Musee des Beaux Arts

By W. H. Auden

About suffering they were never wrong,
The old Masters: how well they understood
Its human position: how it takes place
While someone else is eating or opening a window or just walking dully along;
How, when the aged are reverently, passionately waiting
For the miraculous birth, there always must be
Children who did not specially want it to happen, skating
On a pond at the edge of the wood:
They never forgot
That even the dreadful martyrdom must run its course
Anyhow in a corner, some untidy spot
Where the dogs go on with their doggy life and the torturer's horse
Scratches its innocent behind on a tree.

In Breughel's Icarus, for instance: how everything turns away
Quite leisurely from the disaster; the ploughman may
Have heard the splash, the forsaken cry,
But for him it was not an important failure; the sun shone
As it had to on the white legs disappearing into the green
Water, and the expensive delicate ship that must have seen
Something amazing, a boy falling out of the sky,
Had somewhere to get to and sailed calmly on.

 

Even as a fifteen year old, something about those words spoke to me on a visceral level. The ordinariness of suffering that is not your own. The failure of the world to stop turning, no matter how momentous an experience might be for the one living it.  Whether it’s something wonderful (miraculous birth) or something too terrible to contemplate (dreadful martyrdom) – the ploughman will keep ploughing, people will eat and plod along, children will keep skating, horses will scratch their rumps against trees, and sailing ships will continue on their way.  On first reading, I found this poem deeply depressing – perhaps that’s why it appealed to my angst-filled, teenage self!?  - but over time I have come to find it more uplifting each time I read through those beautiful words.
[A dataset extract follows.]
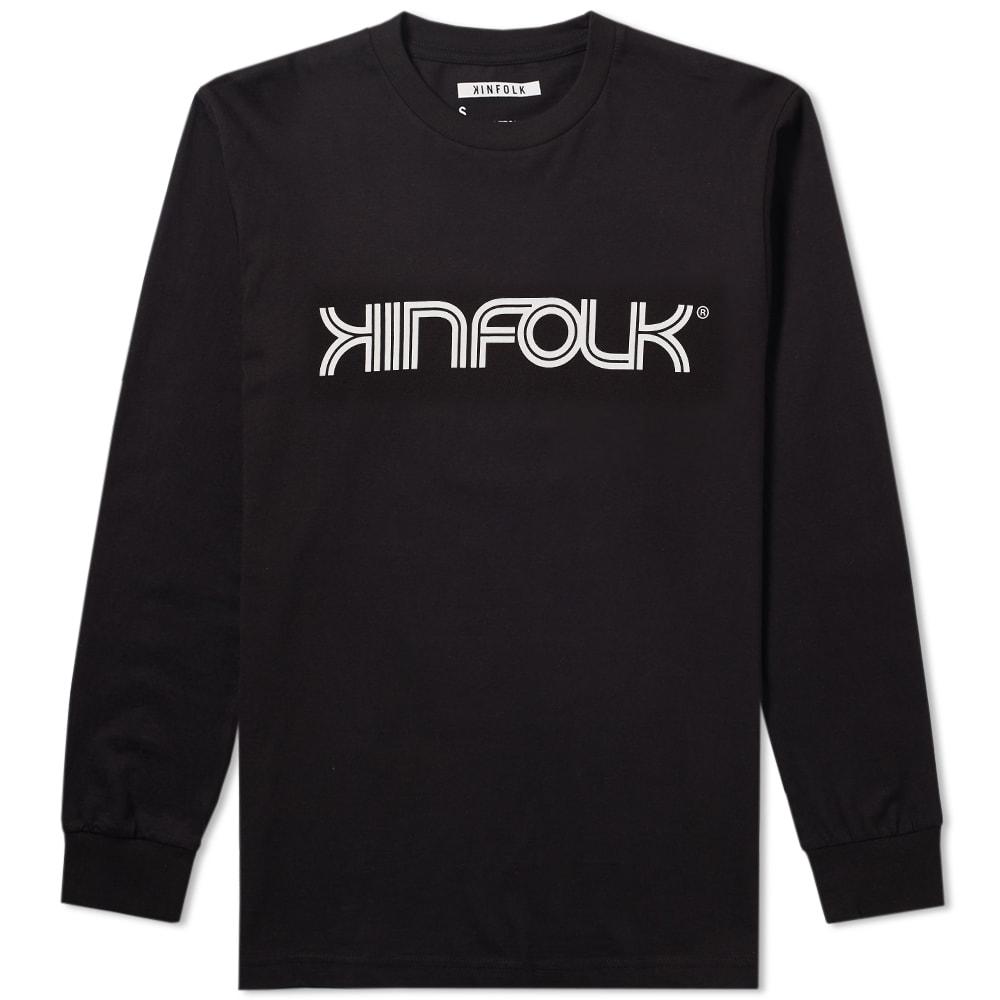 KINFOLK Kinfolk Long Sleeve Racer Tee in Black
Years ago, at a time when my MS was quite unstable and I was needing IV steroids ridiculously frequently for flares, a colleague said quietly to me at work “I think you’re amazing the way you just keep on going”.   I was genuinely surprised.  Did he think I had a choice?  ”What should I be doing?  The world keeps turning – you either stay on or get off!” After a second’s thought, he responded “You’re right!”
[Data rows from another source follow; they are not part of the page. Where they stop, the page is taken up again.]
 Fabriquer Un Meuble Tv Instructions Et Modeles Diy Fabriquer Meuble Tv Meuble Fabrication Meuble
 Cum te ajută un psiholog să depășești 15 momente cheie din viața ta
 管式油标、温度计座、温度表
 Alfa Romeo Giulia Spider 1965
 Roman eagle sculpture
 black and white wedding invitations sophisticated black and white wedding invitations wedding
I have never looked into WH Auden’s life, so I don’t know the nature of any suffering he may have endured.  But I thank him for his wisdom in recognising the ordinariness of each of our lives – however remarkable our experiences can (and should) feel from our own perspective.  On a good day I celebrate ordinariness.  How wonderful it is to experience!  And on a day I’m not enjoying, it can be helpful to remember the continuing, dependable movement of the planet around its axis, and the bigger path it takes around the sun.   Every good day will be followed by the possibility of another.  The sun will set on every challenge.  The only part of the picture that I am in control of is how I respond to my experiences – as highlighted in one of Samuel’s posts. I choose to celebrate the ongoing turning of planet.  We live in an amazing, awe-inspiring universe: there’s a lot to enjoy, whatever our limitations.

 

The Unaffected One

Facebook: www.facebook.com/unaffectedone

Twitter: https://twitter.com/theunaffected1  

Comments (2)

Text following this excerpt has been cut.